» Records to process
——
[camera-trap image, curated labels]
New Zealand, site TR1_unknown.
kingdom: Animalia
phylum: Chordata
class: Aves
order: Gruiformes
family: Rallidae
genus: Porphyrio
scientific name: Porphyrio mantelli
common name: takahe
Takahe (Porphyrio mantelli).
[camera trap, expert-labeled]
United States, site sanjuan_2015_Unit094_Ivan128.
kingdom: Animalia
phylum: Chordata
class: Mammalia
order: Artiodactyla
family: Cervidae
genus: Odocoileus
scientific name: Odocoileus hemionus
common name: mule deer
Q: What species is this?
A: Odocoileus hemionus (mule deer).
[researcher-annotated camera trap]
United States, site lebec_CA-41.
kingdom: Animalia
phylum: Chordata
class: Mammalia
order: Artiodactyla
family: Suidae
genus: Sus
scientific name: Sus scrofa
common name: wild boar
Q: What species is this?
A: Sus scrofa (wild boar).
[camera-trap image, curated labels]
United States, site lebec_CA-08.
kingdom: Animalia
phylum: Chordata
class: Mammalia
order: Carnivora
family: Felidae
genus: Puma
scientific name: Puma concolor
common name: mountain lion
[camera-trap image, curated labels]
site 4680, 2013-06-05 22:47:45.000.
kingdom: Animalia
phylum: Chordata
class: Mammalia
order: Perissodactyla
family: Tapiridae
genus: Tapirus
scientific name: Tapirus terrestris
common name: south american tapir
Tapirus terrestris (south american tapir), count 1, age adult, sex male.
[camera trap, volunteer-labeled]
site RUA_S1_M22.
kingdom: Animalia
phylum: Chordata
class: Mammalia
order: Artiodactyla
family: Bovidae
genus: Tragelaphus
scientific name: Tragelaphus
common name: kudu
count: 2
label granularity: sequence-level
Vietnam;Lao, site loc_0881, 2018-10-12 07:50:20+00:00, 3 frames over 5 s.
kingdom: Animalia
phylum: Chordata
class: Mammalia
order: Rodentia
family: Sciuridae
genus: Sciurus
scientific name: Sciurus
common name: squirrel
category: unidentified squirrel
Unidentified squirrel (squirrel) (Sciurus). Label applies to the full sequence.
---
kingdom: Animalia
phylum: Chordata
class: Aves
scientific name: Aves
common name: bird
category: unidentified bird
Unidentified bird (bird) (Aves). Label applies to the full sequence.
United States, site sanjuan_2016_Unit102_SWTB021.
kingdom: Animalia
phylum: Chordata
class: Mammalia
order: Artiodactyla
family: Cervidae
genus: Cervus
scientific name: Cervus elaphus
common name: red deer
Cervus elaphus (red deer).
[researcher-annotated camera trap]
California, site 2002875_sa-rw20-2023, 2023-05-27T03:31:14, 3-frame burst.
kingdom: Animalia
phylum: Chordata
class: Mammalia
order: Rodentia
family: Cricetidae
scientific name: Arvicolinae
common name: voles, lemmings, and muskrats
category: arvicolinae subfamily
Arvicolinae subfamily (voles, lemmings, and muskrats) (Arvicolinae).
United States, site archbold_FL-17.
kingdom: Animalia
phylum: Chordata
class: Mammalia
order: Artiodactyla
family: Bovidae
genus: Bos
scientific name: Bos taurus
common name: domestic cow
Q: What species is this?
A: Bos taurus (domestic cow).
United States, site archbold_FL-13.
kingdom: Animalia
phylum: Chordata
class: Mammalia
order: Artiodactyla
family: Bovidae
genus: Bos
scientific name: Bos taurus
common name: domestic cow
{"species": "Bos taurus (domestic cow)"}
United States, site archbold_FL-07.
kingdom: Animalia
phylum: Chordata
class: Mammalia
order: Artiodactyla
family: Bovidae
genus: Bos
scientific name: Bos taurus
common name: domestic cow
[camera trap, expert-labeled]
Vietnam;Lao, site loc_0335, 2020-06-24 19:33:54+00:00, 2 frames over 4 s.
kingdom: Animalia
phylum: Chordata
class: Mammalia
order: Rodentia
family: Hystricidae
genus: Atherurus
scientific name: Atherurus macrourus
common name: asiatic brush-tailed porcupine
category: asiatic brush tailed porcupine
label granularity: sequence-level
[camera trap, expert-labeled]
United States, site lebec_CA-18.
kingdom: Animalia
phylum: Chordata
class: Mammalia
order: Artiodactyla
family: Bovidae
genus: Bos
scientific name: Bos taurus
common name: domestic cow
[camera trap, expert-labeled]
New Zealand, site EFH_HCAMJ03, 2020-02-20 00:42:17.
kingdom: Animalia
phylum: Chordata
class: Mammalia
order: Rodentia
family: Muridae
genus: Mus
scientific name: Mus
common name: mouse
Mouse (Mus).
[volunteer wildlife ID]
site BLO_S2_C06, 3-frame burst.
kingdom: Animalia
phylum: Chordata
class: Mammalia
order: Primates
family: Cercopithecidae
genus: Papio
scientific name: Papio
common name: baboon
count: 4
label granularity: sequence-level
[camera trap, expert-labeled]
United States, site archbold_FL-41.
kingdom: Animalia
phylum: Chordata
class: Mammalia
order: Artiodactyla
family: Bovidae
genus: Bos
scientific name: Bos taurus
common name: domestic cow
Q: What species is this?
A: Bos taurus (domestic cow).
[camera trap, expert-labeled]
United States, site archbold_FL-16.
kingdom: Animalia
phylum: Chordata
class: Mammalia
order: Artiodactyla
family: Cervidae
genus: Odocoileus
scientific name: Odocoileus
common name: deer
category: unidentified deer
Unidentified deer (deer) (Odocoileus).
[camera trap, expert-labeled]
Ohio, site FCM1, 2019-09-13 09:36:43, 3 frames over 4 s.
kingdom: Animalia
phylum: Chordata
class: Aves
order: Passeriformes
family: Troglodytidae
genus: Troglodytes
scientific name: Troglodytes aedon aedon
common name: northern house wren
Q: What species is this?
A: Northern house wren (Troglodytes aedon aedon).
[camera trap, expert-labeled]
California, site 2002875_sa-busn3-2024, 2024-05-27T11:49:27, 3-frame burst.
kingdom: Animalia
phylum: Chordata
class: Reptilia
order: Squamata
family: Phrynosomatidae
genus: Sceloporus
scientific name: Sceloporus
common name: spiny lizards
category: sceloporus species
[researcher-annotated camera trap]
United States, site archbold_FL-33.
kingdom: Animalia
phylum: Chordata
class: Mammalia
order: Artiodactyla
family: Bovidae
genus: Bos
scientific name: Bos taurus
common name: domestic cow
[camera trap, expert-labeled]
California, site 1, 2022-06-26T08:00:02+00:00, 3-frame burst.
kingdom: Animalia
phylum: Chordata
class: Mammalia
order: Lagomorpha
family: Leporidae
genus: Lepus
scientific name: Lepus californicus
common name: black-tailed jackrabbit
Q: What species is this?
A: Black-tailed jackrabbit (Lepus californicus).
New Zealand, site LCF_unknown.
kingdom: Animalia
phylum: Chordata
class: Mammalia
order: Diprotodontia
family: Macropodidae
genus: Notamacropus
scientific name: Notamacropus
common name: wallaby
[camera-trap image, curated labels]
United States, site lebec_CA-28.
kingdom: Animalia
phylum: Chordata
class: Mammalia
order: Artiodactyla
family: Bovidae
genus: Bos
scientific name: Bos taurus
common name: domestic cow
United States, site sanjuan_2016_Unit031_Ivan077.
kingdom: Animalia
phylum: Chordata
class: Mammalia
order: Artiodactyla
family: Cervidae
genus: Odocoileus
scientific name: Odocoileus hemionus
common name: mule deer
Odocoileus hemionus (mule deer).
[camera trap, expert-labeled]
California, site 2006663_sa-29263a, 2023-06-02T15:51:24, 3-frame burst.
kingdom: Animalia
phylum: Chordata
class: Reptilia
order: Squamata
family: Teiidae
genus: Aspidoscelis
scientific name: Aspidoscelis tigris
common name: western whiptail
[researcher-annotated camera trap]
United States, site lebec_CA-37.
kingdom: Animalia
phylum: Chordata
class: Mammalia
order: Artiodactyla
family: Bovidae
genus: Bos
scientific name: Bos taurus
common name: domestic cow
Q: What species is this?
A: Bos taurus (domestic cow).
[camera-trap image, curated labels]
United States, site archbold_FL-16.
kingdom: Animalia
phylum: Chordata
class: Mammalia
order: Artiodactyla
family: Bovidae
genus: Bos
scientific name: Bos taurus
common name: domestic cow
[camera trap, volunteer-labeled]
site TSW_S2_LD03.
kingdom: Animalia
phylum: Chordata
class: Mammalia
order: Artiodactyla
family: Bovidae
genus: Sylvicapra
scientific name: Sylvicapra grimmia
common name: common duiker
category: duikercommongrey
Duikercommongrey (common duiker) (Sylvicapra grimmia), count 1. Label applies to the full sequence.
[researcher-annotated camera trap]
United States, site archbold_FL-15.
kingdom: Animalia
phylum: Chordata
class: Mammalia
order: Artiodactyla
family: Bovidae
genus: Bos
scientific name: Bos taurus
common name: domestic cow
——
» Task description
Reproduce word for word the material above, starting with the line that has "genus: Tapirus" and stopping after the line that has "scientific name: Cervus elaphus".

» Exercise output
genus: Tapirus
scientific name: Tapirus terrestris
common name: south american tapir
Tapirus terrestris (south american tapir), count 1, age adult, sex male.
[camera trap, volunteer-labeled]
site RUA_S1_M22.
kingdom: Animalia
phylum: Chordata
class: Mammalia
order: Artiodactyla
family: Bovidae
genus: Tragelaphus
scientific name: Tragelaphus
common name: kudu
count: 2
label granularity: sequence-level
Vietnam;Lao, site loc_0881, 2018-10-12 07:50:20+00:00, 3 frames over 5 s.
kingdom: Animalia
phylum: Chordata
class: Mammalia
order: Rodentia
family: Sciuridae
genus: Sciurus
scientific name: Sciurus
common name: squirrel
category: unidentified squirrel
Unidentified squirrel (squirrel) (Sciurus). Label applies to the full sequence.
---
kingdom: Animalia
phylum: Chordata
class: Aves
scientific name: Aves
common name: bird
category: unidentified bird
Unidentified bird (bird) (Aves). Label applies to the full sequence.
United States, site sanjuan_2016_Unit102_SWTB021.
kingdom: Animalia
phylum: Chordata
class: Mammalia
order: Artiodactyla
family: Cervidae
genus: Cervus
scientific name: Cervus elaphus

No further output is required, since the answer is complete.